Swaddling is a necessary comfort for an infant whose concept of the world has gone from closed-loop-placenta-driven to infinite-spaces and adaptation. It affords a baby the illusion of self-care they enjoyed while swimming in amniotic warmth while coming to grips with the wide world they now inhabit.
When my cleaning was done, the dentist came into the office and apologized for making me wait. He had a dental emergency that morning, someone had broken a tooth, and therefore put me in the capable and thorough hands of his number 2. They took one last look at my teeth and commended me for a boring set of choppers.
"Boring is good. You don't want to experience 'interesting dental work'."My earth-mother-technician slipped me a bag with some floss, tooth-paste and a new tooth-brush and reassured me that the baby puke was a badge of honor. The dentist agreed and told me my nights would get easier. They both suggested however that I embrace these days driven by instinct because soon my son will be grown. They both had teenage children who, "seemed like 4-years-old two months ago."

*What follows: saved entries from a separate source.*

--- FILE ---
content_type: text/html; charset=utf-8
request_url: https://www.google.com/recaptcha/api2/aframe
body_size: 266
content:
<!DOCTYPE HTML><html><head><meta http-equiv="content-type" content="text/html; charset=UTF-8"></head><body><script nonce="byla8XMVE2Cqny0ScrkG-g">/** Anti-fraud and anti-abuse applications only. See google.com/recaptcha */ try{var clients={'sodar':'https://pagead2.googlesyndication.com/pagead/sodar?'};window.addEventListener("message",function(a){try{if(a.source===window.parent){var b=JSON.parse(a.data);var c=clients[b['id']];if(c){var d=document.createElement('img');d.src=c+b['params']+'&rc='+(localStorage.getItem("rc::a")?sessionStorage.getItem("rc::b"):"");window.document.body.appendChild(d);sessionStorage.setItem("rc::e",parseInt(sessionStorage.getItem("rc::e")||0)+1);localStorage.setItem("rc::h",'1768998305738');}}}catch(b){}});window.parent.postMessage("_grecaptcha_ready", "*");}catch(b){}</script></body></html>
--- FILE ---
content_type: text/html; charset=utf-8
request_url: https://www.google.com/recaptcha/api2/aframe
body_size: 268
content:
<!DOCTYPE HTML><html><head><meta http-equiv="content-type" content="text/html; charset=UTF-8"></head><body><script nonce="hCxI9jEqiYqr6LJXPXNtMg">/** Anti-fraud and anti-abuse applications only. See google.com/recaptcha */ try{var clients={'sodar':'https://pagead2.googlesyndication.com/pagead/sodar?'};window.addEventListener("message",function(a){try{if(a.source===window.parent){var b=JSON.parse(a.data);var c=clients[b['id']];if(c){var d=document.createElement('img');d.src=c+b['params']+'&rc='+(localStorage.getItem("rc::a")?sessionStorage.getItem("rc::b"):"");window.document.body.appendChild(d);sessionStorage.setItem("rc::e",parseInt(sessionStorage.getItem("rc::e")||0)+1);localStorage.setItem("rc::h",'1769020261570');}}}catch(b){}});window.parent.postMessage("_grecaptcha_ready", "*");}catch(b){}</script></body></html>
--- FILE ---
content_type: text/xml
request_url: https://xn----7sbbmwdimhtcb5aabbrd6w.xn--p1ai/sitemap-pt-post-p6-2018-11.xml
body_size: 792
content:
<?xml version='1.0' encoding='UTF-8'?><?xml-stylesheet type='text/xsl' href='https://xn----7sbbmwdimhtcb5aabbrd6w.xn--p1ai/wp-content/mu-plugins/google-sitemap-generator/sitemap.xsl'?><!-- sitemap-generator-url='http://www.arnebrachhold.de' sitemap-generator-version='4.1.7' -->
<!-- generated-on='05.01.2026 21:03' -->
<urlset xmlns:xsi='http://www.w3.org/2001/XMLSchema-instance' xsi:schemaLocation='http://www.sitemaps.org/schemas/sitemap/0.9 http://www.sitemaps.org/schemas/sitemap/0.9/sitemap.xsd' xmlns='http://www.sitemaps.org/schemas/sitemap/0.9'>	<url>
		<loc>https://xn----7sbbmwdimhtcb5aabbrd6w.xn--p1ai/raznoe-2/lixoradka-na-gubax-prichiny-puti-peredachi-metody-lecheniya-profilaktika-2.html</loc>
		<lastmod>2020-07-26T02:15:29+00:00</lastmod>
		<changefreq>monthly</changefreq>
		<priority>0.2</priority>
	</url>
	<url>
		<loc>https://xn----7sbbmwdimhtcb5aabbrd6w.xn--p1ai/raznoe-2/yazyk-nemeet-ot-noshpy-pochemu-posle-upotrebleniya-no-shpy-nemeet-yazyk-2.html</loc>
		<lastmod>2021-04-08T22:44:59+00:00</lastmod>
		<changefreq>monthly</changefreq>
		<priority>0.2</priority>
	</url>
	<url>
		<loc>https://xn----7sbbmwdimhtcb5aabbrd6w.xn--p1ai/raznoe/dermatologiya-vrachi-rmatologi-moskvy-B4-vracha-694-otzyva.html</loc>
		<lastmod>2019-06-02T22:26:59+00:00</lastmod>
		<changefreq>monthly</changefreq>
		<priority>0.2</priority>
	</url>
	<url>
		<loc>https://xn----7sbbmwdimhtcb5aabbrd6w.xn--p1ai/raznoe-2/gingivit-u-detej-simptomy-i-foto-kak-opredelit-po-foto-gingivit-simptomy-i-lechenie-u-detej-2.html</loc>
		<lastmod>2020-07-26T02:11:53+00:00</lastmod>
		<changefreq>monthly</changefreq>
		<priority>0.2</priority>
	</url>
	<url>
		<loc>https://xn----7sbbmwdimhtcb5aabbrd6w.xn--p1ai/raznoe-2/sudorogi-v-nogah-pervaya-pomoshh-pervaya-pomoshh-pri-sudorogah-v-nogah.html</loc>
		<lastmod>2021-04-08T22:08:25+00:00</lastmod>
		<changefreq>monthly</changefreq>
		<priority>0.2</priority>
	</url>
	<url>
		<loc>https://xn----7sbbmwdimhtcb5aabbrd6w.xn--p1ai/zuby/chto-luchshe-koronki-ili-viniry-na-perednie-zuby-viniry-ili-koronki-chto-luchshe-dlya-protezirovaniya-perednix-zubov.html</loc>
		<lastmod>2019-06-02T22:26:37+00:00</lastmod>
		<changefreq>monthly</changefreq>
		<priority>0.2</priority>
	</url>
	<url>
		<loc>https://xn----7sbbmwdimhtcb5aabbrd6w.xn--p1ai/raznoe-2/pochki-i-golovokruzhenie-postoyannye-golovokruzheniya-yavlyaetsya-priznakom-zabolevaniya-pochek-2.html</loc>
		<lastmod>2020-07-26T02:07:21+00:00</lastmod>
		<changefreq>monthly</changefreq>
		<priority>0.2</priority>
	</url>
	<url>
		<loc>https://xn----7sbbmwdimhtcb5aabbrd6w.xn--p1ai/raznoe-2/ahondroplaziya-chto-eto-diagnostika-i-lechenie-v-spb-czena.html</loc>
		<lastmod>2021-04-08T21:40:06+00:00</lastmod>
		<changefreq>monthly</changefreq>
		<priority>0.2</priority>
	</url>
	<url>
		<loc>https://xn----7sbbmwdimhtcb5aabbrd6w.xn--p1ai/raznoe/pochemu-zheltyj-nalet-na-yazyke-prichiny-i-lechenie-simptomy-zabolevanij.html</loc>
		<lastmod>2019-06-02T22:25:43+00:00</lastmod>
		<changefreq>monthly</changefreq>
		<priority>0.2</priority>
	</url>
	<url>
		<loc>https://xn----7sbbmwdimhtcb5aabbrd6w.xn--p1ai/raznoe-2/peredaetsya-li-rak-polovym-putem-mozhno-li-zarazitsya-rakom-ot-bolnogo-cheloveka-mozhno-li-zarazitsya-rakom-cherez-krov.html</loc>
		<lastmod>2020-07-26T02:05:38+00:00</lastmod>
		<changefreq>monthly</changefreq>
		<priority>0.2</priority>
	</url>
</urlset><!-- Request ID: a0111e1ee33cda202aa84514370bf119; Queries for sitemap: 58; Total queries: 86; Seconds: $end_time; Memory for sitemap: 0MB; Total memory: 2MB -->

I left feeling good that I enjoy such kind folks.
We had a storm here in Chicago last night. One of those Wizard of Oz Midwestern gales that make you glad you don't live in a tent or make a living as a tight-rope walker. Walking home I watched a boy about 4-years-old race ahead of his mom picking up broken limbs from the storm-tossed trees.
I looked forward to swaddling my son and singing him songs and sharing the instincts of self-care.